**TASK BRIEF:**
Give back all of the data exactly. Leave nothing out.

**Collected data:**
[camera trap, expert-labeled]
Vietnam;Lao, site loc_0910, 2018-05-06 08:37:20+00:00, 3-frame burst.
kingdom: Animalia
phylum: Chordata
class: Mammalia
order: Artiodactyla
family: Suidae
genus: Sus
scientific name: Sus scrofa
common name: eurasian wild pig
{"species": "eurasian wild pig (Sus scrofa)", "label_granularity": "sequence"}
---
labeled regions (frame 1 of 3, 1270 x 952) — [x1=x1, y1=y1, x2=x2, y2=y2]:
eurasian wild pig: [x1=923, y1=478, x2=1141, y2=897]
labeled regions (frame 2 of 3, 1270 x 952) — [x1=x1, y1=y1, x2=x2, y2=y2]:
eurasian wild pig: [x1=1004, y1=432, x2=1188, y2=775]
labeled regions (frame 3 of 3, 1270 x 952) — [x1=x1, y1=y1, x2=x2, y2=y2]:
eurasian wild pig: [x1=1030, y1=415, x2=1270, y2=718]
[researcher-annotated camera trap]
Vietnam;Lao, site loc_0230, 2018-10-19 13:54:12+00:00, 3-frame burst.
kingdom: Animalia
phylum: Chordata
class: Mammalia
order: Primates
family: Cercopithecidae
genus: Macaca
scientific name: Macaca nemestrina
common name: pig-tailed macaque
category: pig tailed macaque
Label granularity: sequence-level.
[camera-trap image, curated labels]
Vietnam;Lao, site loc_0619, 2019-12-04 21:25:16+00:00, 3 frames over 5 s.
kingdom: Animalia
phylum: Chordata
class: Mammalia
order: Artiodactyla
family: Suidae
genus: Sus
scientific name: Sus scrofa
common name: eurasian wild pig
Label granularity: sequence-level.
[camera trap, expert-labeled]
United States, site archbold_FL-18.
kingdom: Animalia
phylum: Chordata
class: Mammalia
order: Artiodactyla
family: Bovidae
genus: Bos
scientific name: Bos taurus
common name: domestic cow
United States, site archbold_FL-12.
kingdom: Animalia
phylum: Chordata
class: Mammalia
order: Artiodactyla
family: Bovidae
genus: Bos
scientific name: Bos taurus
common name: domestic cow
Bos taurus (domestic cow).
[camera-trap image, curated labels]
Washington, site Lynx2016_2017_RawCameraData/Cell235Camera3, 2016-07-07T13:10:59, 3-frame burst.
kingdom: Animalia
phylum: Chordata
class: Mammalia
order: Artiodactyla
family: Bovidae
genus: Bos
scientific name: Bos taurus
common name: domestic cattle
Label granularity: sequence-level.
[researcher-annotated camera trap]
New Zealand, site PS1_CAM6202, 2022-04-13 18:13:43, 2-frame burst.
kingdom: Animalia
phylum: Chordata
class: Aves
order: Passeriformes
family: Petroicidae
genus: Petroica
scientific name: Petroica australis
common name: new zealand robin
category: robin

**WORKED SOLUTION:**
[camera trap, expert-labeled]
Vietnam;Lao, site loc_0910, 2018-05-06 08:37:20+00:00, 3-frame burst.
kingdom: Animalia
phylum: Chordata
class: Mammalia
order: Artiodactyla
family: Suidae
genus: Sus
scientific name: Sus scrofa
common name: eurasian wild pig
{"species": "eurasian wild pig (Sus scrofa)", "label_granularity": "sequence"}
---
labeled regions (frame 1 of 3, 1270 x 952) — [x1=x1, y1=y1, x2=x2, y2=y2]:
eurasian wild pig: [x1=923, y1=478, x2=1141, y2=897]
labeled regions (frame 2 of 3, 1270 x 952) — [x1=x1, y1=y1, x2=x2, y2=y2]:
eurasian wild pig: [x1=1004, y1=432, x2=1188, y2=775]
labeled regions (frame 3 of 3, 1270 x 952) — [x1=x1, y1=y1, x2=x2, y2=y2]:
eurasian wild pig: [x1=1030, y1=415, x2=1270, y2=718]
[researcher-annotated camera trap]
Vietnam;Lao, site loc_0230, 2018-10-19 13:54:12+00:00, 3-frame burst.
kingdom: Animalia
phylum: Chordata
class: Mammalia
order: Primates
family: Cercopithecidae
genus: Macaca
scientific name: Macaca nemestrina
common name: pig-tailed macaque
category: pig tailed macaque
Label granularity: sequence-level.
[camera-trap image, curated labels]
Vietnam;Lao, site loc_0619, 2019-12-04 21:25:16+00:00, 3 frames over 5 s.
kingdom: Animalia
phylum: Chordata
class: Mammalia
order: Artiodactyla
family: Suidae
genus: Sus
scientific name: Sus scrofa
common name: eurasian wild pig
Label granularity: sequence-level.
[camera trap, expert-labeled]
United States, site archbold_FL-18.
kingdom: Animalia
phylum: Chordata
class: Mammalia
order: Artiodactyla
family: Bovidae
genus: Bos
scientific name: Bos taurus
common name: domestic cow
United States, site archbold_FL-12.
kingdom: Animalia
phylum: Chordata
class: Mammalia
order: Artiodactyla
family: Bovidae
genus: Bos
scientific name: Bos taurus
common name: domestic cow
Bos taurus (domestic cow).
[camera-trap image, curated labels]
Washington, site Lynx2016_2017_RawCameraData/Cell235Camera3, 2016-07-07T13:10:59, 3-frame burst.
kingdom: Animalia
phylum: Chordata
class: Mammalia
order: Artiodactyla
family: Bovidae
genus: Bos
scientific name: Bos taurus
common name: domestic cattle
Label granularity: sequence-level.
[researcher-annotated camera trap]
New Zealand, site PS1_CAM6202, 2022-04-13 18:13:43, 2-frame burst.
kingdom: Animalia
phylum: Chordata
class: Aves
order: Passeriformes
family: Petroicidae
genus: Petroica
scientific name: Petroica australis
common name: new zealand robin
category: robin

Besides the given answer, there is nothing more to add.